De verdachte is met zijn auto onder invloed van lachgas tegen een fietser aangereden die aan de gevolgen daarvan is overleden. Hierbij komt dat hij veel harder reed dan was toegestaan. Als gevolg van het rijgedrag van de verdachte is een medemens om het leven gekomen. Het grote leed dat dit bij de nabestaanden heeft veroorzaakt, is duidelijk naar voren gebracht in de namens hen op de zitting voorgelezen slachtofferverklaring. Dit volstrekt onverantwoorde, zeer verwijtbare gedrag en de trieste gevolgen daarvan worden de verdachte sterk aangerekend.
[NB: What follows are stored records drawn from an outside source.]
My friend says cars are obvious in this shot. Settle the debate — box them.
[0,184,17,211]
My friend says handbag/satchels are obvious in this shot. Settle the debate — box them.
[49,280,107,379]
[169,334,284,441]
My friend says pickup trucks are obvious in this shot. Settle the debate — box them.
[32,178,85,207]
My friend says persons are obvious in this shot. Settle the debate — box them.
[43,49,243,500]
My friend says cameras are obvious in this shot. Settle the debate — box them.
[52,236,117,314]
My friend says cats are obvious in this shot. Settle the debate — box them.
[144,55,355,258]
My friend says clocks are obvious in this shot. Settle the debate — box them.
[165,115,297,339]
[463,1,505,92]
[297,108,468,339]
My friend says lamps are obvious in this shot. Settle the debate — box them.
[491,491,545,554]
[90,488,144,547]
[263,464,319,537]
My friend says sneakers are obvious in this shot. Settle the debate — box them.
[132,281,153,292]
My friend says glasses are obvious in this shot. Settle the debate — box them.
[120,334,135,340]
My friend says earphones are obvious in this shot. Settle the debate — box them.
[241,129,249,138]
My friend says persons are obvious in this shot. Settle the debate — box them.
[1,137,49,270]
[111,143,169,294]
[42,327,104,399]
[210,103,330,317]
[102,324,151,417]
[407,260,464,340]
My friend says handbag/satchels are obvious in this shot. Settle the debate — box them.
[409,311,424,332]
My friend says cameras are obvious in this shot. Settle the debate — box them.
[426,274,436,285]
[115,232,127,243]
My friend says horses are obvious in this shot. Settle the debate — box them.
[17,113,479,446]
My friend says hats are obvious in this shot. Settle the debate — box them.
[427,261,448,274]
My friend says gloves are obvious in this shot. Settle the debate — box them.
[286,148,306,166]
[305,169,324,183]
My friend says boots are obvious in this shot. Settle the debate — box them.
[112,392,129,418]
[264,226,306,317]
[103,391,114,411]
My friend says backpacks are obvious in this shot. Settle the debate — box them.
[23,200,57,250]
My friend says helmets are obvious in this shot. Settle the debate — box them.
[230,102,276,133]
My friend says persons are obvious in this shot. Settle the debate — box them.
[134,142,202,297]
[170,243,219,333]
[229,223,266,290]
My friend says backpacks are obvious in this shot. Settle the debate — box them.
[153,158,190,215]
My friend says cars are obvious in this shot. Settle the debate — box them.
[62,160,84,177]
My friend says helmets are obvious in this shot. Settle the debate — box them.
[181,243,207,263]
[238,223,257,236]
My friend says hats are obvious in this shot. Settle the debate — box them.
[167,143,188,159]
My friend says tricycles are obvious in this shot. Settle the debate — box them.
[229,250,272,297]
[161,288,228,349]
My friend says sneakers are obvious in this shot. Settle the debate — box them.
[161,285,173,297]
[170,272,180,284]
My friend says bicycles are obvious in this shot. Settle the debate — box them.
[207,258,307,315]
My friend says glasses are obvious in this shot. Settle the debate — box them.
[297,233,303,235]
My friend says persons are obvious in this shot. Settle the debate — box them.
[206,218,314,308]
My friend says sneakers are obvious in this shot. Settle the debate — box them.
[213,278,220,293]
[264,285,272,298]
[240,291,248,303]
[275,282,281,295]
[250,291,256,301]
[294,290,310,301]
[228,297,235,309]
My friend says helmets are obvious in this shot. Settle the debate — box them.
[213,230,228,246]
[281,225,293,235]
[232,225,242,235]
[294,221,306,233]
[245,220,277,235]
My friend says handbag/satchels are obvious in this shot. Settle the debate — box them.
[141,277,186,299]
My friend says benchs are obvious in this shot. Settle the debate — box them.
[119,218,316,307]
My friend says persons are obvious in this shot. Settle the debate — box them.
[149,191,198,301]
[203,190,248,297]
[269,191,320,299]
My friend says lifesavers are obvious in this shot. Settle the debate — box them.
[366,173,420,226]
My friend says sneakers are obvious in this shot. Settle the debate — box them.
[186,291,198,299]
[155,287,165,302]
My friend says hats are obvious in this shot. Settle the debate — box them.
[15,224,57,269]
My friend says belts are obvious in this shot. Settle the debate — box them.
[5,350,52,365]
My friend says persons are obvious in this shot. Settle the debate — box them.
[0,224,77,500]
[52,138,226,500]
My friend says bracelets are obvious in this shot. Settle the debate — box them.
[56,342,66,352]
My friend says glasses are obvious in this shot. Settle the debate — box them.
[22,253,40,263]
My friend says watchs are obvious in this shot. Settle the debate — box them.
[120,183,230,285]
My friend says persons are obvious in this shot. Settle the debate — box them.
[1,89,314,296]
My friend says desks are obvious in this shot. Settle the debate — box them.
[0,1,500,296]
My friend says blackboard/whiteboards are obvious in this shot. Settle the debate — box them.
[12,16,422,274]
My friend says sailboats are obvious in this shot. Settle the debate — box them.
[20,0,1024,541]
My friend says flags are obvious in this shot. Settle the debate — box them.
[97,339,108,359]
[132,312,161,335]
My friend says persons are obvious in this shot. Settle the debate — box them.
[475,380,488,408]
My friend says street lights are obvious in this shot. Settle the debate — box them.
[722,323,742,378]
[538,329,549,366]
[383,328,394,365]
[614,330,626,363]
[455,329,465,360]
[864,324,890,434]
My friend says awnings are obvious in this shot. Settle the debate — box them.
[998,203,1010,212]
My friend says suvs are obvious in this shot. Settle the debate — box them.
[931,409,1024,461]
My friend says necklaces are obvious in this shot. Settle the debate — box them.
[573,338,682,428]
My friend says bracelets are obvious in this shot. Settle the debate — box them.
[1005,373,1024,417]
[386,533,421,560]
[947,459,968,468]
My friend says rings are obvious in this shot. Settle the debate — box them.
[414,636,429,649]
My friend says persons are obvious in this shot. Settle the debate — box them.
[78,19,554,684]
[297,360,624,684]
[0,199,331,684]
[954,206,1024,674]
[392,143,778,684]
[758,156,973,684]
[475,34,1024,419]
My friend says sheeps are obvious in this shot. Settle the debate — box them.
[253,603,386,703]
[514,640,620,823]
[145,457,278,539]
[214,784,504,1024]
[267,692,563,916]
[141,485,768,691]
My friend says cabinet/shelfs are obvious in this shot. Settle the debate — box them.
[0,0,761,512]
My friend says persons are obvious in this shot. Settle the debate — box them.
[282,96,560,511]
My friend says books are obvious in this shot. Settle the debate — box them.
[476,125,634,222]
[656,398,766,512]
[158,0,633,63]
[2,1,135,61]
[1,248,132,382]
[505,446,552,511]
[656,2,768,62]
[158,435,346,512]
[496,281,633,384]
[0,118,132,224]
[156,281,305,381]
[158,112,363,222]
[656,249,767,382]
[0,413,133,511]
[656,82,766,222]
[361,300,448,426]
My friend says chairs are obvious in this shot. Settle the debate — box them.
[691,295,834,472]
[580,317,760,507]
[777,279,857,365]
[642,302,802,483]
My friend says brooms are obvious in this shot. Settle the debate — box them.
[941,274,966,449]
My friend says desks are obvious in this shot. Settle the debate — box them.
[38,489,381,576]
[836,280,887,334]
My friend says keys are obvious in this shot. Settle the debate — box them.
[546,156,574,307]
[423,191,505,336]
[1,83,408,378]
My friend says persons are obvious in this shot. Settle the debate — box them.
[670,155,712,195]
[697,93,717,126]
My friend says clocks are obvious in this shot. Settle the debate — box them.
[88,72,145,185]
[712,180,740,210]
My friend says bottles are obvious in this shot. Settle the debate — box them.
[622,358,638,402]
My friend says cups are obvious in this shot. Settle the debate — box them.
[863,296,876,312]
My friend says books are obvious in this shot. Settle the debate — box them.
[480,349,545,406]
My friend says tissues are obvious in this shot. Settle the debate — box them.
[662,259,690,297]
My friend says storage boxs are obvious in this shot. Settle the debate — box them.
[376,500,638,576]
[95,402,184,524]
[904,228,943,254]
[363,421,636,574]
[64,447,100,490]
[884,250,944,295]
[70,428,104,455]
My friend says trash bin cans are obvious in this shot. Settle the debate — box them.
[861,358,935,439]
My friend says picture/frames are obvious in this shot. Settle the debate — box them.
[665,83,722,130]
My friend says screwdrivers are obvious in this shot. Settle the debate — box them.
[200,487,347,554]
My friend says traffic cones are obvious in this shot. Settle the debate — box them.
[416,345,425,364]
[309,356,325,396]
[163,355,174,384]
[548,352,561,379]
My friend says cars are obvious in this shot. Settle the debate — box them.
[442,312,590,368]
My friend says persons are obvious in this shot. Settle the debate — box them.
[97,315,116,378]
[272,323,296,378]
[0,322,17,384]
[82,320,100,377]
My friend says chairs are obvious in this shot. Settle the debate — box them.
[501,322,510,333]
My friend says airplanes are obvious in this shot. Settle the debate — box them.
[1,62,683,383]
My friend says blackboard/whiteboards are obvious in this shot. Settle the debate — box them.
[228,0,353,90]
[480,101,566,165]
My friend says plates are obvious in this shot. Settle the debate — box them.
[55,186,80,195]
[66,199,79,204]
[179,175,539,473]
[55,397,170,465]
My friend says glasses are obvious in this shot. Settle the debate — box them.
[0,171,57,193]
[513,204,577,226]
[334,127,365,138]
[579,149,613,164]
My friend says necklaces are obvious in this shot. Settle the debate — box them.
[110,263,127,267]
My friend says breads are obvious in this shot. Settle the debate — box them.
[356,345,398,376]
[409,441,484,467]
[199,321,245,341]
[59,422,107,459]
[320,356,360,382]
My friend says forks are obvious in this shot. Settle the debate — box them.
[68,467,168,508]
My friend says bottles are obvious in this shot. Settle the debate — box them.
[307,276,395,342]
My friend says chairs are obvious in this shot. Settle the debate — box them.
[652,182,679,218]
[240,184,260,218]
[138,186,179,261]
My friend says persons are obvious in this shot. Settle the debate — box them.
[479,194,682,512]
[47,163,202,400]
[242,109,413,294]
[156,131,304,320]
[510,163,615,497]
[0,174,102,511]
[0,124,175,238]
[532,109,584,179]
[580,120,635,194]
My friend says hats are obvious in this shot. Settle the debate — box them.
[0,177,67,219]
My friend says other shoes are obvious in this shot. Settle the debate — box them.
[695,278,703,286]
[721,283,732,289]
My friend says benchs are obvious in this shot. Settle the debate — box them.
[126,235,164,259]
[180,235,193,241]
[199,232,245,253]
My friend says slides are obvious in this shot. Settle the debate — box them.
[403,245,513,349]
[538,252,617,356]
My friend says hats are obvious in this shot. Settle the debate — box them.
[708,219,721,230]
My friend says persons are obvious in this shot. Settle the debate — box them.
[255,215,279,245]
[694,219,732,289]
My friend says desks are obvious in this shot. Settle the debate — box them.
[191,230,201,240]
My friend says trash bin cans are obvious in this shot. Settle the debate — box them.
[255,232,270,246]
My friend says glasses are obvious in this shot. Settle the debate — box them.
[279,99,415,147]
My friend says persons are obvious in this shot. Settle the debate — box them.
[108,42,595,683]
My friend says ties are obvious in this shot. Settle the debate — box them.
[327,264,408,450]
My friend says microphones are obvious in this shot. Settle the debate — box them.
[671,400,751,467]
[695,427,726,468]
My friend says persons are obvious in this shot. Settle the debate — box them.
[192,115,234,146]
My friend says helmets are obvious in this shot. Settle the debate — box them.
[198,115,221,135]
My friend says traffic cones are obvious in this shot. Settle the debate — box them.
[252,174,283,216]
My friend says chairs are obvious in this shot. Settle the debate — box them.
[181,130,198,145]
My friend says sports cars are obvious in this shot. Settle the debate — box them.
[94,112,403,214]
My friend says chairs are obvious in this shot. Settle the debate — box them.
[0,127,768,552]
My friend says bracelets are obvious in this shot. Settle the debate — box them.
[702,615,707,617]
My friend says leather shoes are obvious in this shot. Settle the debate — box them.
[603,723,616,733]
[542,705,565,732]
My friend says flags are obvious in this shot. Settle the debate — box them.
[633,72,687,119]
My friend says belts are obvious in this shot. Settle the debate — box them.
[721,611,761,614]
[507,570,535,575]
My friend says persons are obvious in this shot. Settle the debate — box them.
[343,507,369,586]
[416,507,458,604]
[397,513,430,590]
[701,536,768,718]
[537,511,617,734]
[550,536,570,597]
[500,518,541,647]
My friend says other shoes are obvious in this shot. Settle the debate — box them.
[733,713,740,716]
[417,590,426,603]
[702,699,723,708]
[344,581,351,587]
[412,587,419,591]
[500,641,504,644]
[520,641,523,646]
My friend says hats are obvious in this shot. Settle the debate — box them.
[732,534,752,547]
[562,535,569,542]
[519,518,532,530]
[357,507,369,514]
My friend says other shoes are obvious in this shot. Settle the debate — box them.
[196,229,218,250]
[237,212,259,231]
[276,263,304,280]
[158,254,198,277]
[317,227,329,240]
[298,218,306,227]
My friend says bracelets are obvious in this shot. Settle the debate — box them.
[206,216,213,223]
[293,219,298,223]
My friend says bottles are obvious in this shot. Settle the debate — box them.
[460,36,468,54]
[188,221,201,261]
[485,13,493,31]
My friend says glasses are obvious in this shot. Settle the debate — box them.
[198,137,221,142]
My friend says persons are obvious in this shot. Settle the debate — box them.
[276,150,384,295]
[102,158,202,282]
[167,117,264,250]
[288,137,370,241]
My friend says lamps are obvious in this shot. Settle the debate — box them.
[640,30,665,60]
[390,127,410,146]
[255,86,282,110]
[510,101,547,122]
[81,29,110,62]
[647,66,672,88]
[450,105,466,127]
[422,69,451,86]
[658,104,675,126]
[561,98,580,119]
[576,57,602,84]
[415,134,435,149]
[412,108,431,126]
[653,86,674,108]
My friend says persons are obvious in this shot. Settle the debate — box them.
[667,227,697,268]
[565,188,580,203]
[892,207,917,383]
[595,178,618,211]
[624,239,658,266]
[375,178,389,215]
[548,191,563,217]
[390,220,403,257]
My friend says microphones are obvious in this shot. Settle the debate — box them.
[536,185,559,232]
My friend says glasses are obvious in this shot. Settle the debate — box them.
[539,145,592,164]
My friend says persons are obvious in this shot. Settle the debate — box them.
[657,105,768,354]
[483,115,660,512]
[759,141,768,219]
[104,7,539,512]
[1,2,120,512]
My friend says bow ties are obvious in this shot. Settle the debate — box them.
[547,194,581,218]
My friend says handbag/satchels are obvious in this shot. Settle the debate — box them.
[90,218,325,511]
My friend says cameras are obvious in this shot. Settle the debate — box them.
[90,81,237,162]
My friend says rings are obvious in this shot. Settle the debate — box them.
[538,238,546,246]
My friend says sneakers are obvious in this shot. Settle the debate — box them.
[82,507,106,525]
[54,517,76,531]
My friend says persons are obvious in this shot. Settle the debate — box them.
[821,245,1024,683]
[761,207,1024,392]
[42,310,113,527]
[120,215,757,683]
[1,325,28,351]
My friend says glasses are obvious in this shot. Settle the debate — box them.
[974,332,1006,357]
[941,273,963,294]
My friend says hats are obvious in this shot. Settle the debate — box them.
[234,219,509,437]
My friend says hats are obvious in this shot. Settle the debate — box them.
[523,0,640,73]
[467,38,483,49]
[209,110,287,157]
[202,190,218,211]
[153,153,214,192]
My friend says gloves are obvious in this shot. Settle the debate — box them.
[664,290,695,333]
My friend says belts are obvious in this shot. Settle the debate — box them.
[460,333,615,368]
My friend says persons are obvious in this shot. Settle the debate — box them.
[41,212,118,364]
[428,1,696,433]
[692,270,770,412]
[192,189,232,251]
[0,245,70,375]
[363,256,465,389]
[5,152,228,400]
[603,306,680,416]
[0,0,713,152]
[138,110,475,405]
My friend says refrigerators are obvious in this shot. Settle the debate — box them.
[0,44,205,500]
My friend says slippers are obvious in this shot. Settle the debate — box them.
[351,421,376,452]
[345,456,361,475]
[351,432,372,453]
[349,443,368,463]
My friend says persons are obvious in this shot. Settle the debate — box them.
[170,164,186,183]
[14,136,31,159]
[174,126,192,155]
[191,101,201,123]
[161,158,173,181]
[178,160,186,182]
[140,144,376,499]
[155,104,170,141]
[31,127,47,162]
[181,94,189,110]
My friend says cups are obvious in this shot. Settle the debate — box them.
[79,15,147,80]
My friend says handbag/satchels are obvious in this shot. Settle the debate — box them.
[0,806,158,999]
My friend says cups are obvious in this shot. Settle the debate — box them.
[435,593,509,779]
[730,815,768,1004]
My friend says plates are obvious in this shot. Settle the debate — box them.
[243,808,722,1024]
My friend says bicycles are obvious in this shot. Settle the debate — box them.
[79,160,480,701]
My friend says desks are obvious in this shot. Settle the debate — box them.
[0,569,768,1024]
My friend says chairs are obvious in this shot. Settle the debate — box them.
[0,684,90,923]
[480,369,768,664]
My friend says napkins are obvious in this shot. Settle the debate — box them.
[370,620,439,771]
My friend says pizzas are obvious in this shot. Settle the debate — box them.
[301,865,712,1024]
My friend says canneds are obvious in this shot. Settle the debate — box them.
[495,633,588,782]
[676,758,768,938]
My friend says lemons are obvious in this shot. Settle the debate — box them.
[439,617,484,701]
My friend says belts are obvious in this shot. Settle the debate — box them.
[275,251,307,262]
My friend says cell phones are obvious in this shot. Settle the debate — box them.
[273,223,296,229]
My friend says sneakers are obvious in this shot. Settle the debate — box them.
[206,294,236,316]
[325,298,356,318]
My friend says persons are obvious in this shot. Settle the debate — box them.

De rechtbank heeft een uittreksel uit de justitiële documentatie van 22 februari 2022 gezien, waaruit blijkt dat de verdachte eerder is veroordeeld voor verkeersfeiten.
Verder is het rapport van Reclassering Nederland van 31 maart 2021 gelezen. Daarin staat onder meer dat het risico op recidive wordt ingeschat als gemiddeld en dat niet kan worden uitgesloten dat middelengebruik een risicofactor betreft. Geadviseerd wordt om een (deels) voorwaardelijke straf op te leggen met een aantal bijzondere voorwaarden, waaronder meewerken aan een ambulante behandeling.
Gelet op hetgeen de rechtbank hierboven heeft overwogen, komt zij tot de volgende conclusies.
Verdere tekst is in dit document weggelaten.